Last September, a cell-phone video that depicted Chicago public school students beating a fellow teen to death circulated throughout the Internet and the mainstream media.
Curiously, none of the media outlets that covered the story bothered to recollect that President Barack Obama had once served as a community organizer and then a state senator in these very same South Side neighborhoods.
Throughout his years working for "change", Obama paid scant heed to the primary cause of violence and dependency in the area: the eradication of the black two-parent family by decades of Democrat policies.
Community organizing had gotten its start in Chicago under the direction of an activist named Saul Alinsky. Alinsky believed that poverty was the result of political inequities. He envisioned a power-grab by the "have-nots" of society, who would form massive, grassroots coalitions that would defeat the rich and redistribute their possessions.
But the Alinsky movement suffered two calamitous setbacks in the years leading up to the Obama era. First, the War on Poverty had established a governmental community organizing bureaucracy called the Community Action Agency. Rife with corruption, the agency's money was misappropriated and used to fund gang warfare, rape and murder.
In addition, the Alinsky playbook was doubly irrelevant because blacks occupied most of the positions of power in Chicago. The city had elected its first black mayor, Harold Washington; it had power-brokers like Emil Jones, Jr. in the State Senate; and Jesse Jackson would launch his 1984 presidential campaign in the south side.
Despite the sea-change in political influence, Chicago had exploded in a maelstrom of black-on-black violence. In 1984, the year Obama came to Chicago, one of the top high school basketball players in the country -- an immensely talented and likable center named Ben Wilson -- was murdered by gang members.
The outcry was as predictable as it was ineffectual. None of the power-brokers pointed out that all of Wilson's killers came from single-parent families. None concerned themselves with the mind-blowing statistic: 75% of all black Chicago kids were born out of wedlock. In fact, it became a cultural norm for young black men to father children and flee responsibility. The result was rampant crime. In fact, statistical studies show that if one controls for single-parent families, there are no differences between the races when it comes to crime.

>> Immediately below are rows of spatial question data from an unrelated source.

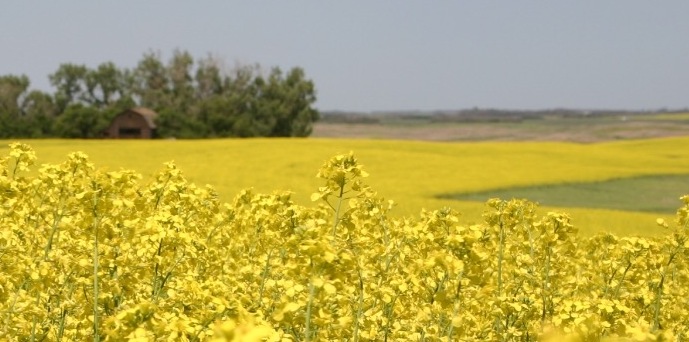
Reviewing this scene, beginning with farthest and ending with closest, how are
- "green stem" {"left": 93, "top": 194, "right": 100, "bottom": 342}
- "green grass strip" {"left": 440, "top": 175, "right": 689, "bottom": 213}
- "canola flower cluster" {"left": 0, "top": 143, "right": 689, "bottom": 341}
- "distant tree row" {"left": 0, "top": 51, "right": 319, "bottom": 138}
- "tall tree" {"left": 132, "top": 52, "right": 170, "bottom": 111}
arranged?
"tall tree" {"left": 132, "top": 52, "right": 170, "bottom": 111}
"distant tree row" {"left": 0, "top": 51, "right": 319, "bottom": 138}
"green grass strip" {"left": 440, "top": 175, "right": 689, "bottom": 213}
"green stem" {"left": 93, "top": 194, "right": 100, "bottom": 342}
"canola flower cluster" {"left": 0, "top": 143, "right": 689, "bottom": 341}

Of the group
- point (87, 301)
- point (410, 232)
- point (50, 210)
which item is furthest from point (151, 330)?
point (50, 210)

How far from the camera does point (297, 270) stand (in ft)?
11.6

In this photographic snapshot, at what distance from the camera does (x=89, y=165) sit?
19.8 ft

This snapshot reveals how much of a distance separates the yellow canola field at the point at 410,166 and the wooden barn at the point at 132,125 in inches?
908

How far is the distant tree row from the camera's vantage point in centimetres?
6731

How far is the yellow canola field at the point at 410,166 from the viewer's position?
21188 mm

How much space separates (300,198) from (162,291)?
15778 millimetres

In Obama's book Dreams from My Father, his narrative "is almost devoid of men. With the exception of the local ministers and the occasional semi-crazed black nationalist, Obama inhabits a female world. His organizing targets are almost all single mothers. He never wonders where and who the fathers of their children are. When Obama sees a group of boys vandalizing a building, he asks rhetorically: 'Who will take care of them: the alderman, the social workers? The gangs?' The most appropriate candidate—'their fathers'—never occurs to him."

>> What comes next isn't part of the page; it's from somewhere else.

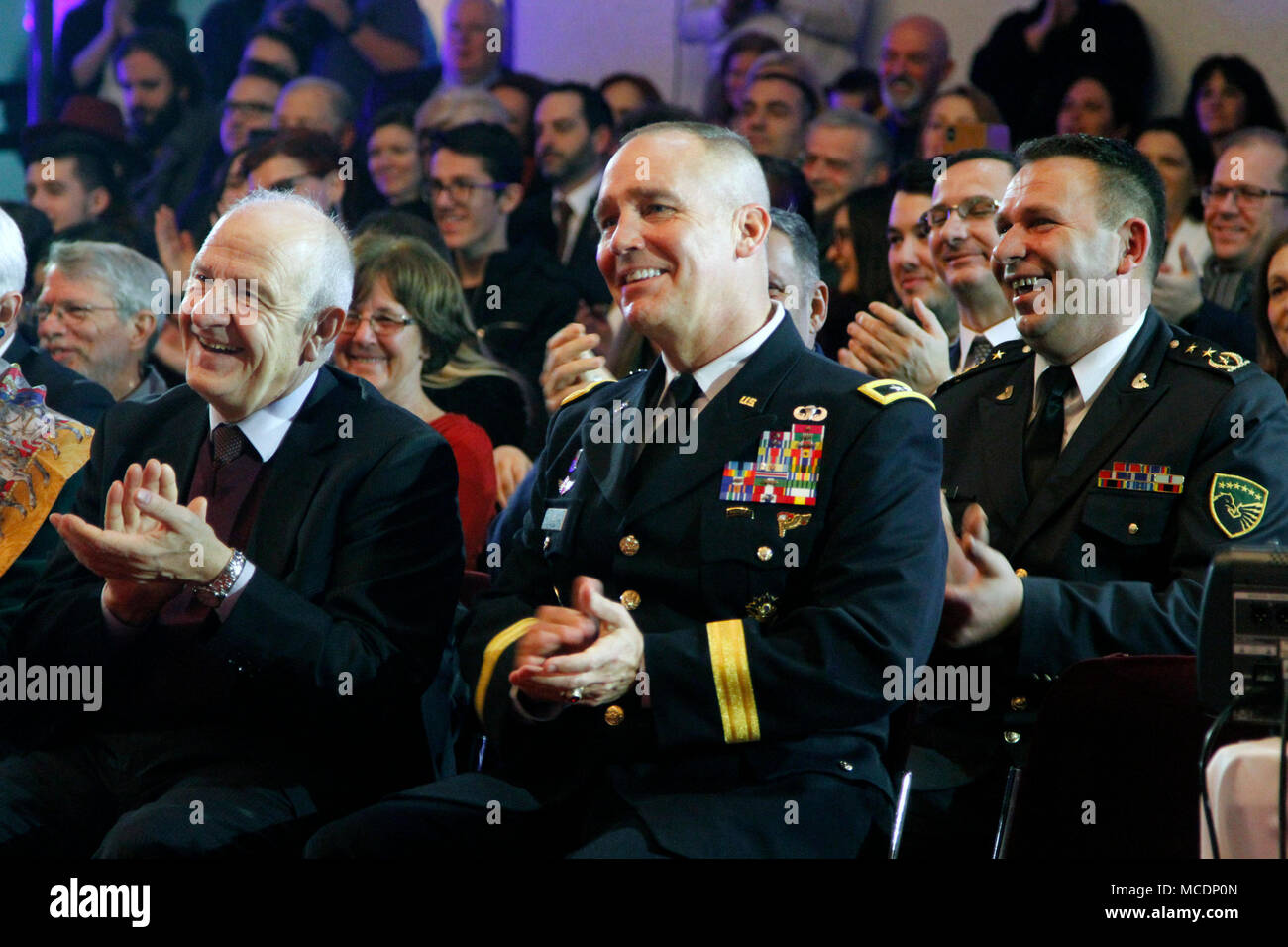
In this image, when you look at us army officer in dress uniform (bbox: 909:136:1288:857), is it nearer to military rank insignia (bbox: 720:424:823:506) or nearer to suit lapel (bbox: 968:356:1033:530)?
suit lapel (bbox: 968:356:1033:530)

Rather than confront the central issue, Obama as community organizer initially struggled to find his role. He was relieved to find that a Mayor's Education and Training (MET) office had no branch in Roseland, and he promptly filed an application to open one. The office had as much of an effect on the area as his asbestos removal efforts, which is to say: none. In fact, youth violence continued to increase and by his third year, 57 children had been killed in the city.

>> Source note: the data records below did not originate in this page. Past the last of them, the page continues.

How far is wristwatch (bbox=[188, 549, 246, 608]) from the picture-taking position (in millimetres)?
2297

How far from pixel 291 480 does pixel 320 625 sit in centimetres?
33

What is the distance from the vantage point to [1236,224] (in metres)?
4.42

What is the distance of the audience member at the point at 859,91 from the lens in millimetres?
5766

In 1994, a series of brutal child murders galvanized public attention: an 11-year old gang member was executed to keep him from implicating others in an accidental shooting death. A month later, a five-year old boy who had refused to steal candy for two under-12 gang members was dropped from a 14-story building. Not one of the participants came from a two-parent family.
A year after these notorious murders, the would-be candidate for state senator granted an interview to The Chicago Reader. Rather than point out the lack of family structure endemic to the rampant violence, Obama instead attacked "the Christian Right and the Republican Congress for 'hijack[ing] the higher moral ground with this language of family values and moral responsibility.' Yeah, sure, family values are fine, he says, but what about 'collective action . . . collective institutions and organizations'? Let’s take 'these same values that are encouraged within our families,' he urges, 'and apply them to a larger society.'"
The ignorance or naivete inherent in these statements expose a bizarre worldview. Never in the history of western civilization has some collectivist framework served as a realistic substitute for the traditional family structure. In Obama's Chicago, fathers are AWOL; and some nebulous obligation for "collective action" has no chance of succeeding without a sense of personal responsibility. In fact, Obama downplays the notion of a familial duty and points to an overall societal failure, saying "...we have a society that talks about the irresponsibility of teens getting pregnant... [but] not the irresponsibility of a society that fails to educate them to aspire for more."
The ideology of Alinsky then -- as now -- appears to have clouded Obama's mind. Where history, facts, logic and reason point to the need to encourage, nurture and reward the traditional family unit, Obama instead vilifies family values.
For decades, Obama and the Democrats have embraced an utterly defective and destructive strategy: Crushing school choice. Incentivizing single-parent families. Encouraging a lifelong culture of dependency.
The children of Obama's South Side deserve better. They deserve more than a dream of a father.
Based upon: Heather Mac Donald, Chicago’s Real Crime Story, City Journal, January 2010.